WORK INSTRUCTION:
Every line below needs to be transcribed without alteration, and no image may be carried over.

[Opening EXERCISE MATERIALS section]

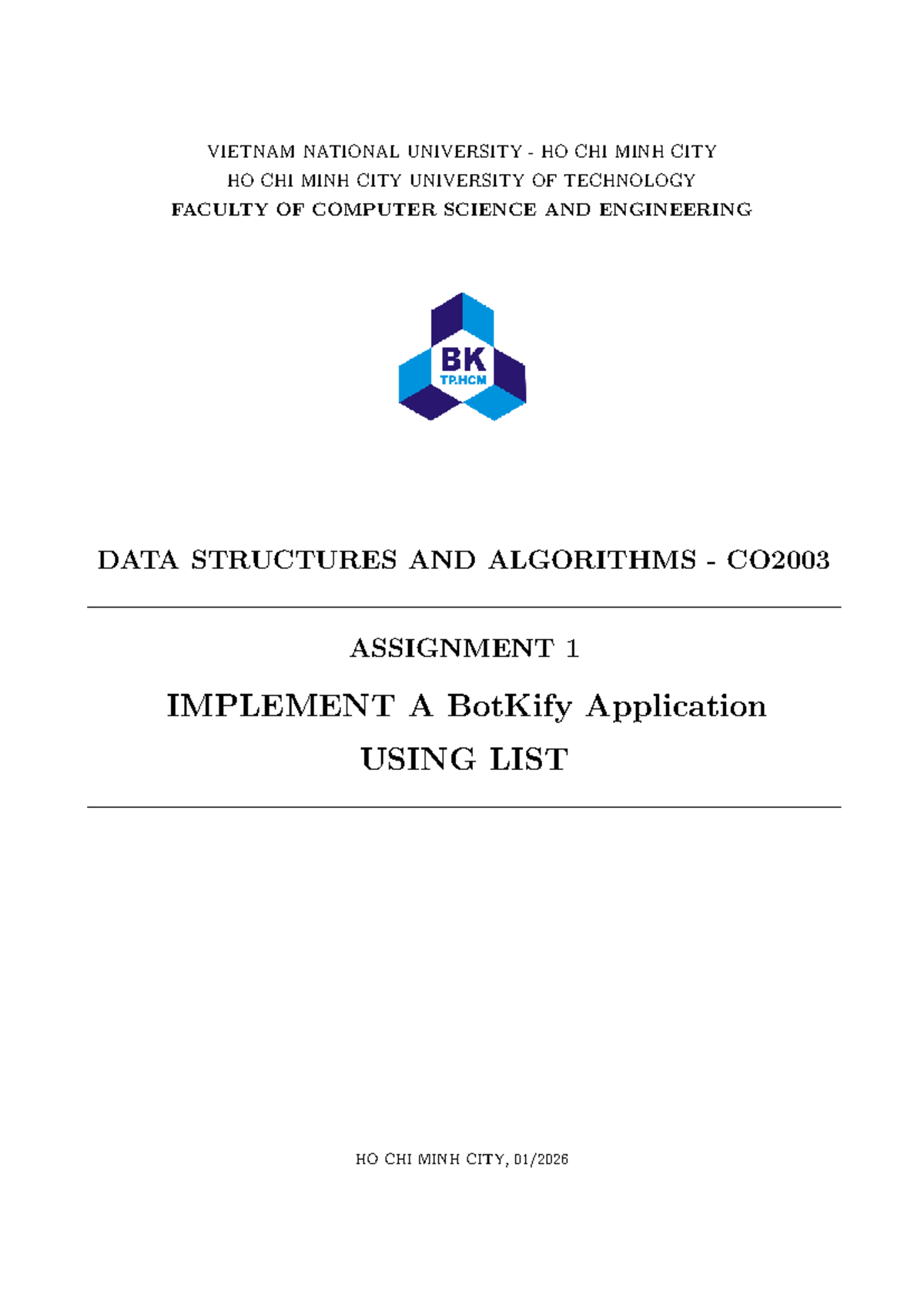 VIETNAM NATIONAL UNIVERSITY - HO CHI MINH CITY
HO CHI MINH CITY UNIVERSITY OF TECHNOLOGY
FACULTY OF COMPUTER SCIENCE AND ENGINEERING

BK
TP.HCM

DATA STRUCTURES AND ALGORITHMS - CO2003

ASSIGNMENT 1

IMPLEMENT A BotKify Application
USING LIST

HO CHI MINH CITY, 01/2026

[Closing EXERCISE MATERIALS section]

COMPLETED EXERCISE:
 VIETNAM NATIONAL UNIVERSITY - HO CHI MINH CITY
HO CHI MINH CITY UNIVERSITY OF TECHNOLOGY
FACULTY OF COMPUTER SCIENCE AND ENGINEERING

BK
TP.HCM

DATA STRUCTURES AND ALGORITHMS - CO2003

ASSIGNMENT 1

IMPLEMENT A BotKify Application
USING LIST

HO CHI MINH CITY, 01/2026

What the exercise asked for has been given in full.